Hurricane Matthew, as it rolled into Florida and North Carolina, provided the owners of gas stations, convenience stores, and grocery stores with yet another reminder that even small businesses today need backup power in the form of onsite gensets.
It’s easy to think of sprawling hospital campuses, around-the-clock data centers, and number-crunching financial institutions when picturing businesses that rely on backup gensets to keep their operations running when the public grid fails. But consumers today increasingly expect even small businesses—everything from the local drug store to the gas station—to remain open when the power is out.
And if these business owners fail to live up to those expectations? Their customers won’t forget that when a big storm hit, their retail space was closed.
This is the pitch that the manufacturers and distributors have to make to small business owners to remind them of just how important backup gensets are to their businesses, says Todd Howe, manager of global generator products for Doosan Portable Power.

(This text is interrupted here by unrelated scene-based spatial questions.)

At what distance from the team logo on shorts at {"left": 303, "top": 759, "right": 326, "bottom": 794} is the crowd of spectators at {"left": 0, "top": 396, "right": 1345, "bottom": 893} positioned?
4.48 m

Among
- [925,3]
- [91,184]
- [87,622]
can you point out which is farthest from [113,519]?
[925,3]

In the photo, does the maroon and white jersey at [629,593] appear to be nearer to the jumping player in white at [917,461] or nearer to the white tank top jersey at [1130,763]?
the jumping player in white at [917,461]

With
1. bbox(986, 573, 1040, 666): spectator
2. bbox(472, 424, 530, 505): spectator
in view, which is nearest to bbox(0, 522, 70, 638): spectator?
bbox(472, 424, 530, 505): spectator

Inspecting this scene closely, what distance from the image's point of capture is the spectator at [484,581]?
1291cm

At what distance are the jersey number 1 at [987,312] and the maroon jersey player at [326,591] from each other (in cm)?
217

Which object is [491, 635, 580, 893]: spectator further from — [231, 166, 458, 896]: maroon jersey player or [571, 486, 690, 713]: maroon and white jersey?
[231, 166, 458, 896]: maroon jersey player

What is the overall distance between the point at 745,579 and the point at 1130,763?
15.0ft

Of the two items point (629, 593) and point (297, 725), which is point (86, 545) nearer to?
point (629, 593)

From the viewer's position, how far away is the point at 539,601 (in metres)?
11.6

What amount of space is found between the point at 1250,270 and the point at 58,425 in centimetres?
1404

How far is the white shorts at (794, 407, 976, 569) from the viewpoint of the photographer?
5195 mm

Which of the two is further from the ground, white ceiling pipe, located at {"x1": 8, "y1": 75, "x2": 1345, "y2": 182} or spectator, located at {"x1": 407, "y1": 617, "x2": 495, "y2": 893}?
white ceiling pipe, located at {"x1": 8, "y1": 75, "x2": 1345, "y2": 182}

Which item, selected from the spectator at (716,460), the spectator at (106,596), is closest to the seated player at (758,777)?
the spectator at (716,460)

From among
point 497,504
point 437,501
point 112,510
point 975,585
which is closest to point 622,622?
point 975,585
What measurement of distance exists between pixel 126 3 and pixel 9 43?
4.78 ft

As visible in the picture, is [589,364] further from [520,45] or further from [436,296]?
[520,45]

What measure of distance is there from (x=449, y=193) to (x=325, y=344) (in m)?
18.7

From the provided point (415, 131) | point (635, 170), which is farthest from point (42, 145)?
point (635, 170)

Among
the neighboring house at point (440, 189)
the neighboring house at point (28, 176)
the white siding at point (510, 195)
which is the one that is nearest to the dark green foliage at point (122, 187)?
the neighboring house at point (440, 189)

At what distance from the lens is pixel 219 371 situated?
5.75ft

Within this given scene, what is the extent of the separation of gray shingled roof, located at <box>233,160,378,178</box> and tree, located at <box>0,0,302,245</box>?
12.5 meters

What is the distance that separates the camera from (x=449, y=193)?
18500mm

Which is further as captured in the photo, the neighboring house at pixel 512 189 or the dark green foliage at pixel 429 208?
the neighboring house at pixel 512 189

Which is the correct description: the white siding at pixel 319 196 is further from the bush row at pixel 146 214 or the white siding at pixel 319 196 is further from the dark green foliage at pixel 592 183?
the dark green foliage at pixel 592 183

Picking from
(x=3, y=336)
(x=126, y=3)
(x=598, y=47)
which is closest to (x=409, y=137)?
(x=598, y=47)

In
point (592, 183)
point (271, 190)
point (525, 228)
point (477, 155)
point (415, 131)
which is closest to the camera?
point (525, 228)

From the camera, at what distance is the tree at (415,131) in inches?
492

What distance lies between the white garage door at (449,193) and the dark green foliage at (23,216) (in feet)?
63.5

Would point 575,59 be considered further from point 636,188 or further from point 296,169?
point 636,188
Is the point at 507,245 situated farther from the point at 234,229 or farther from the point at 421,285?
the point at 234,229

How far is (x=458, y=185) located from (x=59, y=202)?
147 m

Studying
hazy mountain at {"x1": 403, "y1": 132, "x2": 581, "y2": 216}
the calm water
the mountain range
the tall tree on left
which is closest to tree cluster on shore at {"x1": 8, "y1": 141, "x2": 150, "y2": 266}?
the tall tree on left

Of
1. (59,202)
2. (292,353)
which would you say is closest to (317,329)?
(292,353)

“Small businesses are definitely an important market for gensets,” says Howe. “You really see this in times like we faced with Hurricane Matthew. There are a lot of essential services that fall into that small business category, places like gas stations and convenience stores, places like CVS and Walgreens, pharmacy chains, businesses that would not have historically been a big market for onsite power generation. But because those types of businesses are such essential services, when something is going on, a natural disaster or a power outage, those businesses are important to making sure things keep moving.”
Melanie Tydrich, senior channel manager with Kohler Generators, says that the benefits to business owners who do invest in backup gensets cannot be measured solely in dollars and cents.